** Start SUPPLIED MATERIAL **
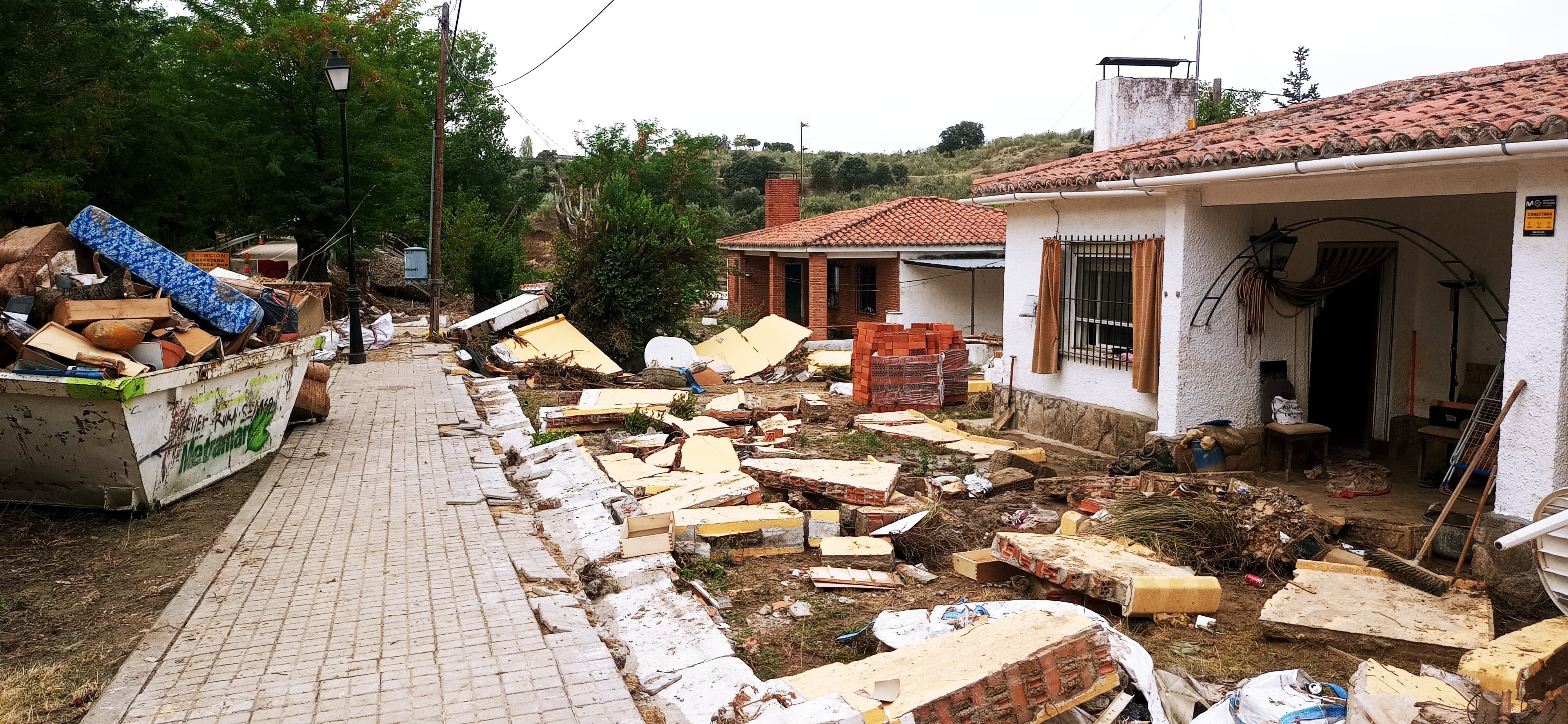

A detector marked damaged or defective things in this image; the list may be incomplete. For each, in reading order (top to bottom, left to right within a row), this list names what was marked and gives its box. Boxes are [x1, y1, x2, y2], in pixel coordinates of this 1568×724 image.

broken concrete slab [633, 473, 762, 517]
broken concrete slab [681, 436, 740, 476]
broken concrete slab [740, 461, 903, 508]
broken wooden furniture [1261, 420, 1336, 480]
broken concrete slab [671, 505, 803, 561]
broken concrete slab [822, 536, 897, 567]
broken concrete slab [991, 533, 1223, 617]
broken concrete slab [590, 583, 737, 680]
broken concrete slab [646, 655, 762, 724]
broken concrete slab [784, 608, 1116, 721]
broken concrete slab [1261, 567, 1493, 658]
broken concrete slab [1455, 614, 1568, 699]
** End SUPPLIED MATERIAL **
WHAT YOU ARE ASKED TO DO: Could you output every line of the records above as a JSON list of strings, one string per line with blank lines skipped? Leave the pictures out.

RESULT OF THIS EXERCISE:
[
  "A detector marked damaged or defective things in this image; the list may be incomplete. For each, in reading order (top to bottom, left to right within a row), this list names what was marked and gives its box. Boxes are [x1, y1, x2, y2], in pixel coordinates of this 1568×724 image.",
  "broken concrete slab [633, 473, 762, 517]",
  "broken concrete slab [681, 436, 740, 476]",
  "broken concrete slab [740, 461, 903, 508]",
  "broken wooden furniture [1261, 420, 1336, 480]",
  "broken concrete slab [671, 505, 803, 561]",
  "broken concrete slab [822, 536, 897, 567]",
  "broken concrete slab [991, 533, 1223, 617]",
  "broken concrete slab [590, 583, 737, 680]",
  "broken concrete slab [646, 655, 762, 724]",
  "broken concrete slab [784, 608, 1116, 721]",
  "broken concrete slab [1261, 567, 1493, 658]",
  "broken concrete slab [1455, 614, 1568, 699]"
]